Personal information
- Born: 14 December 2000 (age 25) Bormio, Italy

Sport
- Country: Italy
- Sport: Short track speed skating
- Club: CS Carabinieri

Medal record
Men's short-track speed skating
Representing Italy
Olympic Games
| Gold medal – first place | 2026 Milano Cortina | Mixed 2000 m relay |
| Bronze medal – third place | 2026 Milano Cortina | 5000 m relay |
World Championships
| Gold medal – first place | 2026 Montreal | 2000 m mixed relay |
| Silver medal – second place | 2023 Seoul | 5000 m relay |
| Silver medal – second place | 2025 Beijing | 2000 m mixed relay |
| Bronze medal – third place | 2021 Dordrecht | 5000 m relay |
| Bronze medal – third place | 2024 Rotterdam | 1000 m |
| Bronze medal – third place | 2026 Montreal | 5000 m relay |
European Championships
| Gold medal – first place | 2025 Dresden | 5000 m relay |
| Gold medal – first place | 2026 Tilburg | 5000 m relay |
| Silver medal – second place | 2021 Gdańsk | 5000 m relay |
| Silver medal – second place | 2023 Gdańsk | 5000 m relay |
| Silver medal – second place | 2026 Tilburg | 1000 m |
| Bronze medal – third place | 2023 Gdańsk | 2000 m mixed relay |
| Bronze medal – third place | 2025 Dresden | 1000 m |

= Luca Spechenhauser =

Italian speed skater (born 2000)

Luca Spechenhauser (born 14 December 2000) is an Italian short track speed skater.
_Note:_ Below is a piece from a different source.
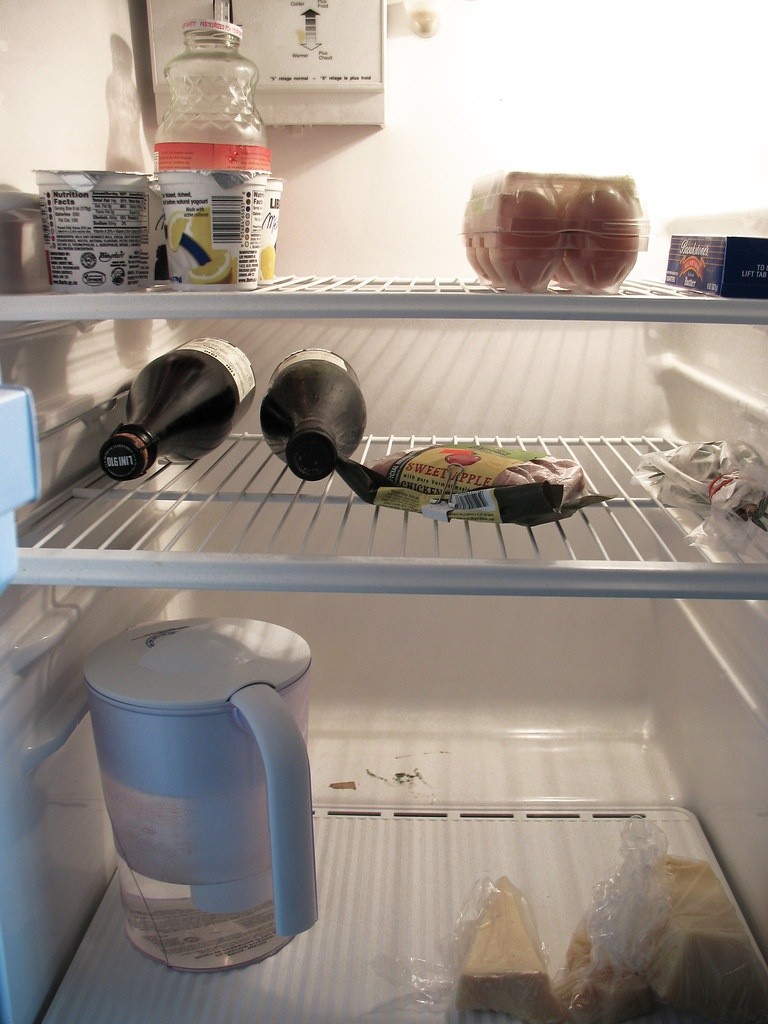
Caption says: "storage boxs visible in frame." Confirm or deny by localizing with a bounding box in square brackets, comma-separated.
[665, 235, 768, 297]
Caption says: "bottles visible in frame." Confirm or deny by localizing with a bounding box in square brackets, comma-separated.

He represented Italy at the 2022 and 2026 Winter Olympics.

==Career==
In January 2026, he represented Italy at the 2026 European Short Track Speed Skating Championships and won a gold medal in the 5000 metre relay and a silver medal in the 1000 metres with a time of 1:24.928.

He was selected to represent Italy at the 2026 Winter Olympics. On 10 February, 2026, he won a gold medal in the mixed 2000 metre relay with a time of 2:36.581. On 14 February, he competed in the 1500 metres and won the B Final with a time of 2:34.359.